This is a big topic - one I was discussing over dinner with an executive director friend recently. First of all, the terms "working" and "governing" are a bit slippery and then, putting them as opposites or a binary choice is a problem.
Let's start out defining the terms:
"Working" board generally is used to refer to boards of smaller nonprofits, indicating that these board members are more active than their counterparts serving on larger, more established nonprofits. This is not a good definition. All board members, no matter the size or maturity of the nonprofit, need to work on its behalf. What is different in the kind of work that gets done.

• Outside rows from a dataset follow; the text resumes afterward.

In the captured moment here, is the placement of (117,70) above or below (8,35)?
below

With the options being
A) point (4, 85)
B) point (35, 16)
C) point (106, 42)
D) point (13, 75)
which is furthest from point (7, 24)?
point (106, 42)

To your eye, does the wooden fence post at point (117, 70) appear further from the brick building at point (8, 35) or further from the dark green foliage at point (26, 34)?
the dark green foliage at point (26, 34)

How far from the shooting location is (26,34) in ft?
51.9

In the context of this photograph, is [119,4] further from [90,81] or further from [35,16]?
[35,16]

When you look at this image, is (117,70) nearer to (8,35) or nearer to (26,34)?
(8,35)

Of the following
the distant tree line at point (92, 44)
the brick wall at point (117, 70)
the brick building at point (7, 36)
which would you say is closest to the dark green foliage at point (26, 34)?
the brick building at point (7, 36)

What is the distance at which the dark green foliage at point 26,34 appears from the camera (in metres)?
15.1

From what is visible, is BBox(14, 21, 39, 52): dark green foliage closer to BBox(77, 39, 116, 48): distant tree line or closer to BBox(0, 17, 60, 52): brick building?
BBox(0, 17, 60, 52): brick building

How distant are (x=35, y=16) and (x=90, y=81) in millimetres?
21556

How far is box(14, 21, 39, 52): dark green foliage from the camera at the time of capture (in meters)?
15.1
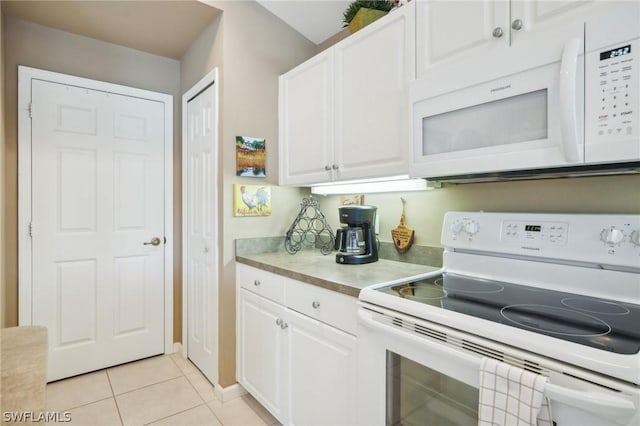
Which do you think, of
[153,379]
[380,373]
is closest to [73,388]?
[153,379]

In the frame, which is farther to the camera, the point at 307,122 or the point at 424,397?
the point at 307,122

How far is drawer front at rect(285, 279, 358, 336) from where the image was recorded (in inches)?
50.8

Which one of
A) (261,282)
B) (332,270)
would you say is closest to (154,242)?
(261,282)

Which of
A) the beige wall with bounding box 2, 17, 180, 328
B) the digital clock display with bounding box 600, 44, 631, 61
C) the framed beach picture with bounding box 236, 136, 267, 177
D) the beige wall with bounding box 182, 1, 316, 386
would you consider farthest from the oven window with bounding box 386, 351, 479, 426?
the beige wall with bounding box 2, 17, 180, 328

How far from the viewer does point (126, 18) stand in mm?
2104

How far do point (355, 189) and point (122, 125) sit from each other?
180 centimetres

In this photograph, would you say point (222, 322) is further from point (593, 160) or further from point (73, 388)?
point (593, 160)

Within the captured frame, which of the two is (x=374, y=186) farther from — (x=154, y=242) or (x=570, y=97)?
(x=154, y=242)

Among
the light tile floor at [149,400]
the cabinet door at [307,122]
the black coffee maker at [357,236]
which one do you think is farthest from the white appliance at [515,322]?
the light tile floor at [149,400]

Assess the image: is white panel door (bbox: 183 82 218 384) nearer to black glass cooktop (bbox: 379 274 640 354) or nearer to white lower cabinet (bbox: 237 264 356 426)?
white lower cabinet (bbox: 237 264 356 426)

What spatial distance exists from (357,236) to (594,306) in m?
0.98

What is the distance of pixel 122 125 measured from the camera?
8.09 feet

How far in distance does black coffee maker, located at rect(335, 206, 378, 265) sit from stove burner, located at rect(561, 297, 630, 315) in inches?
33.9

Another common misconception about "working boards" is that they "have to fundraise" while governing boards do not. Wrong. Again, what distinguishes a working board's involvement in a nonprofit's fundraising from what a board focused solely on the governing function does is simply the kind of activity undertaken by each.
So, what "working" board really refers to is board members who work as unpaid staff for the nonprofit. Examples of this are treasurers who are also the nonprofit's bookkeeper or a marketing professional on the board who writes website copy and handles ad buys, or, in the case of fundraising, a board member who also writes the organization's grants. This kind of work does indicate a smaller nonprofit, generally one in its early years that doesn't yet have the financial resources to hire professional staff in these day-to-day positions.

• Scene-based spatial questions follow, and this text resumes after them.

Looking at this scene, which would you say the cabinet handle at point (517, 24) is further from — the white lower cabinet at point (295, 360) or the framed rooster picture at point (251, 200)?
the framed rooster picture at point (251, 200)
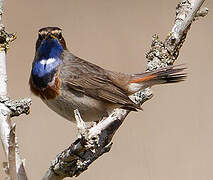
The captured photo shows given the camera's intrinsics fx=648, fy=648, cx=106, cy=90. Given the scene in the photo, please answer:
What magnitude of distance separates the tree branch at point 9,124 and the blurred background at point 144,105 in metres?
1.82

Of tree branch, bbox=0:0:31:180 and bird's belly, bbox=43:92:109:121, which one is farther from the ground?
bird's belly, bbox=43:92:109:121

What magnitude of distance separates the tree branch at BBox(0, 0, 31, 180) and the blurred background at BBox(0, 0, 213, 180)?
1821 millimetres

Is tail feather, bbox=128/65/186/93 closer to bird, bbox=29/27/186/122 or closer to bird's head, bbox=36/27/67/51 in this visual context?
bird, bbox=29/27/186/122

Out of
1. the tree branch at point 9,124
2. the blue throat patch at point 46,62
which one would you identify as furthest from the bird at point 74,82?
the tree branch at point 9,124

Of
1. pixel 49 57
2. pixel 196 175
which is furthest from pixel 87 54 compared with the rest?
pixel 49 57

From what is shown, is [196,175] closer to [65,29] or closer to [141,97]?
Result: [141,97]

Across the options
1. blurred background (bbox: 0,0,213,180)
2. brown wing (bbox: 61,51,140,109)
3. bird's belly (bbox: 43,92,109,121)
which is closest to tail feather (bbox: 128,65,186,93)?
brown wing (bbox: 61,51,140,109)

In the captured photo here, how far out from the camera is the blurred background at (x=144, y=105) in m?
5.82

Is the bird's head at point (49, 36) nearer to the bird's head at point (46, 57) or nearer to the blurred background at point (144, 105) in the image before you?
the bird's head at point (46, 57)

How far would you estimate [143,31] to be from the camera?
22.4 ft

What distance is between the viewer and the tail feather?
4516 mm

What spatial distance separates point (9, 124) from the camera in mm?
3584

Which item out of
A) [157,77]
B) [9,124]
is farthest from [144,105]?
[9,124]

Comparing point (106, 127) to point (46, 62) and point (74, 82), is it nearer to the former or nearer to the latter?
point (74, 82)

There's nothing wrong with board members functioning in this capacity - where the problem lies is when this is all they do. In other words, all nonprofits must have a governing board - one that provides the leadership of the organization, that sets direction and policy, that provides financial oversight and ensures adequate resources to expenditures. This is commonly referred to as a "governing board" - but the challenge here is that all working boards must also be a governing board. It's not an either or proposition. (And, by the way, all governing boards of nonprofits with professional staff must "work", meaning board members must attend meetings, lead committees, represent the nonprofit in the community and on fundraising calls, etc.)
And the very fact that board members are working as unpaid staff is what can make it challenging to do the primary function of governing. This is simply a matter of perspective - if a group of people spends time working at the staff level, it will need to ensure it shifts perspective to what is required to making good strategic, policy-level decisions. This can be achieved by intentionally setting up the working board's agenda with a segment to address staff level issues, such as a report on how marketing dollars are being spent, and a segment to address governing, such as, whether the marketing budget overall is in line with industry standards (for information on what industry standards are and how nonprofit boards should use them, see Nonprofit-KnowHow, Chapter 4.)
For working boards setting up the agenda in this fashion, I suggest putting the governing segment first. If the staff level comes first, with all its detail and tactical focus, it can be quite challenging to shift to the broader, long-term, more strategic view required to make good governing decisions. It's generally easier to shift "down" than "up"!
Working boards are important in a nonprofit's lifecycle, simply because most nonprofits do not start out with enough resources to hire professional staff, nor do they have enough volunteers to have some acting in staff positions and others on the board. It is far easier if the staff role and governing role are filled by different groups of people (as on a board that is solely focused on governing issues, with a staff to handle the day-to-day), but that's not always possible - especially at the outset. This means that the nonprofit with a working board will need to be vigilant in ensuring that the board fulfills both its "working" function and its "governing" function. Knowing which is which and what's involved with each is a crucial first step. (For more on this, see Nonprofit-KnowHow, Chapter 1.)